- [Text passage]
━━━━━━

Configuring Your Inference Provider

Social Inference Engine supports four LLM providers: OpenAI, Anthropic, Ollama, and vLLM. All are configured via environment variables. The two-tier routing system applies regardless of provider.

Two-Tier Routing

TIER 1 — FRONTIER

churn_risk · misinformation_risk · support_escalation

Highest cost-of-error signal types. Routes to GPT-4o or Claude 3.5 Sonnet. Latency: 1.5–4 s.

TIER 2 — NON-FRONTIER

All 7 remaining signal types

Routes to fine-tuned GPT-4o mini or Ollama local model. 70–80% cost reduction. Latency: 0.4–12 s.

The routing decision is deterministic — set by the signal type, not by sampling or probability.

━━━━━━

[Collected data]
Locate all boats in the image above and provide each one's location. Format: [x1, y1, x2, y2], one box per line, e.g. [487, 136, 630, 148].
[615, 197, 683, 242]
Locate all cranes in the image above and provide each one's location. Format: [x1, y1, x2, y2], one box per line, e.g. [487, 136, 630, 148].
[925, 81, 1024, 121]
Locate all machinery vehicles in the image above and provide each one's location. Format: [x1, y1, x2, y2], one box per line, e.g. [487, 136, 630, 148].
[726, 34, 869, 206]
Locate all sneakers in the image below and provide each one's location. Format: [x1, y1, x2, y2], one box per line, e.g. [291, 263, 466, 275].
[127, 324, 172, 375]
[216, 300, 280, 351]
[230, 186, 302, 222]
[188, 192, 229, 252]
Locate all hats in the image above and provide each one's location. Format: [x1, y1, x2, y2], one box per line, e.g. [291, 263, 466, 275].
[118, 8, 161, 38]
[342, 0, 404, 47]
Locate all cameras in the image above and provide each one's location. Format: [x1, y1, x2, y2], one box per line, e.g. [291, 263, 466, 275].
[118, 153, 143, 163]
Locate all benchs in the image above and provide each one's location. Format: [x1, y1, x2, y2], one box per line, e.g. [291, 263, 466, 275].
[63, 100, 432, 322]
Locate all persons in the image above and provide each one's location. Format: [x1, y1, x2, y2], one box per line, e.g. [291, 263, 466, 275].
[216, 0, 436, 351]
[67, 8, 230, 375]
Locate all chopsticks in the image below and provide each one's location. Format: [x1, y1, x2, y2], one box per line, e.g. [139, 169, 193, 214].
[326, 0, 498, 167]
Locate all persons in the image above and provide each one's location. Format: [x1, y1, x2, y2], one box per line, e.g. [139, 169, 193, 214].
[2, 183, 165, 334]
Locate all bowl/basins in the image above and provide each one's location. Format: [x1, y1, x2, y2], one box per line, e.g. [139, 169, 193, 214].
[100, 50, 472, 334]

━━━━━━

- [Your goal] Reproduce the full page on configuring an inference provider, word for word.

- [Solution to the problem]
Configuring Your Inference Provider

Social Inference Engine supports four LLM providers: OpenAI, Anthropic, Ollama, and vLLM. All are configured via environment variables. The two-tier routing system applies regardless of provider.

Two-Tier Routing

TIER 1 — FRONTIER

churn_risk · misinformation_risk · support_escalation

Highest cost-of-error signal types. Routes to GPT-4o or Claude 3.5 Sonnet. Latency: 1.5–4 s.

TIER 2 — NON-FRONTIER

All 7 remaining signal types

Routes to fine-tuned GPT-4o mini or Ollama local model. 70–80% cost reduction. Latency: 0.4–12 s.

The routing decision is deterministic — set by the signal type, not by sampling or probability.